When I was a child I absolutely loved fig rolls! Whenever I eat one now they take me straight back to my childhood – coming home from school, grabbing a pack and munching on them in front of the telly (I was probably watching either Art Attack or Saved By The Bell)! Up until a few months ago I’d never had fresh figs. After seeing so many healthy bloggers on Instagram topping their smoothie bowls or porridge with them I decided to give them a try. They’re so succulent and juicy when eaten fresh and delicious in a banana smoothie I discovered! Baking figs makes them almost caramel-like and gooey which is what they are like inside these little tarts!
These gluten, dairy and refined sugar free tartlets are beautifully light and the perfect size for a little after dinner snack or desert with some coconut ice cream! The almond cream filling is a little treasure – it’s incredibly easy to make and tastes just like frangipane – and the gooey fig in the centre adds a lovely sweetness! I added some extra slices of fig onto the top of the tarts when they’d cooked and cooled for decoration and just to add more figgy flavour!
I used a gluten free shortcrust pastry mix for the dough from The Foodamentalists. Follow instructions on the pack to make the dough using vegan butter. We’d already made a veggie quiche with the dough, and had some left over to which I added 3 tbsp coconut sugar to sweeten it up for the tarts. I think I roughly used 1/3 of the total pastry made up. But you can use any sweet shortcrust pastry
- Almond Cream Filling
- 3 tbsp vegan butter
- 1/3 cup coconut sugar
- Just less than 1/2 cup almond flour
- 2 tsp gluten-free flour
- 2 tsp cornflour
- 1 egg
- 1 tsp vanilla essence
- 2 figs.
- Preheat your oven to 150C/gas mark 5. Grease and line a muffin tin.
- Once you've made your dough, roll it out until it's quite thin but not see through. Press the pastry into each of the muffin moulds making sure that there are no holes or tears.
- Bake the tart cases in the oven for 10-15 minutes until golden. Meanwhile make your almond cream.
- Put the butter and sugar in a food processor and process until the mixture is combined. Add in the ground almonds and process again. Add the flour and cornflour, process, and then add the egg and vanilla. Process for about 10 seconds more.
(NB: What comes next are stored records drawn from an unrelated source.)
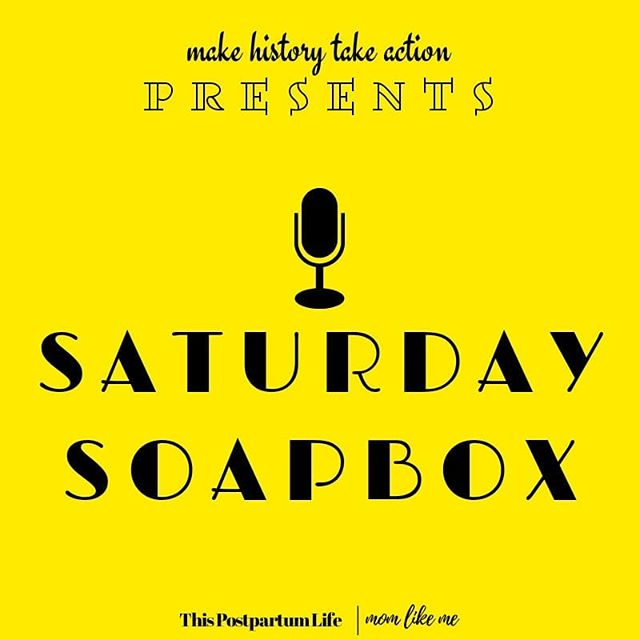 ANNOUNCING 🔈🔉🔊SATURDAY SOAPBOX.  Every first Saturday of every month we go LIVE here on Instagram, taking a trip back to the past to uncover how we've gotten here and where we need to go next! A huge part of taking action is getting educated on where we've been. By learning the past we can change the pattern and disrupt the cycle.  MARK YOUR CALENDARS and join the conversation!  CHECK OUT OUR STORIES TO VOTE ON A TIME.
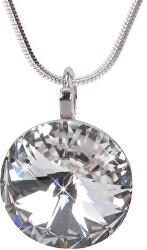 Náhrdelník Rivoli 14 mm Crystal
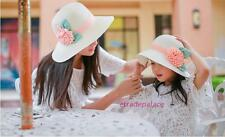 HOT Sun Hat Parenting Mother And Daughter Girls Summer Flowers Beach Straw Hat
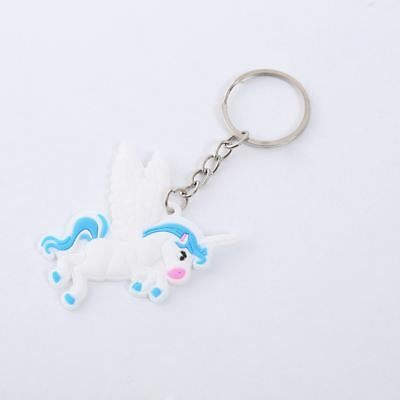 Unicorn Keyring Magical Silicone Girl Bag Pendant Keychain A06 F7
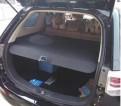 Шторка багажника Мицубиси Аутлендер / Mitsubishi Outlander 2013-2020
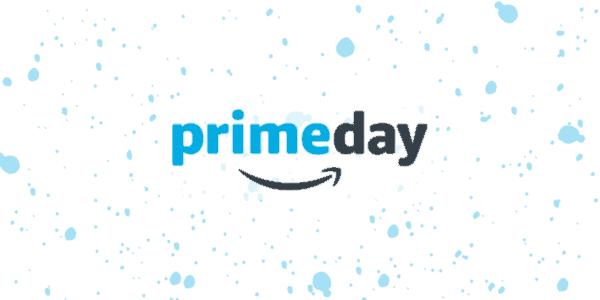 Amazon Prime Day: Tudo Sobre o Evento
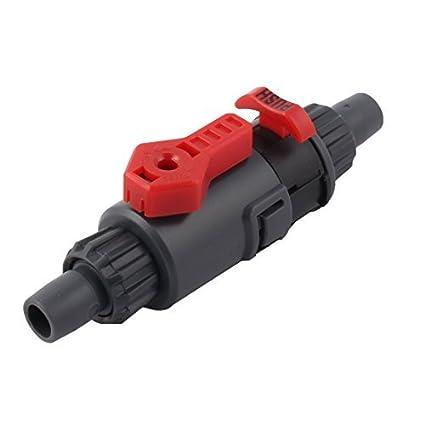 eDealMax Manguera de la válvula de Control de flujo de agua del acuario Montaje de conector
- Spoon some of the almond cream into the tart cases (up to about 3/4 way). Don't fill to the top as they will spill over when baking. Cut one of your figs into small chunks - you should have 6 chunks in total. Pop one chunk into each of the tarts and push it down so its submerged in the almond cream.
- Bake in the oven for 20-25 minutes or until the almond cream is firm and cooked through.
- Remove from the oven and set aside to cool. Slice your other fig into thick slices and top each tart with a slice.
- Due to the nature of figs (they go off very quickly), these will need eating within two days. Enjoy!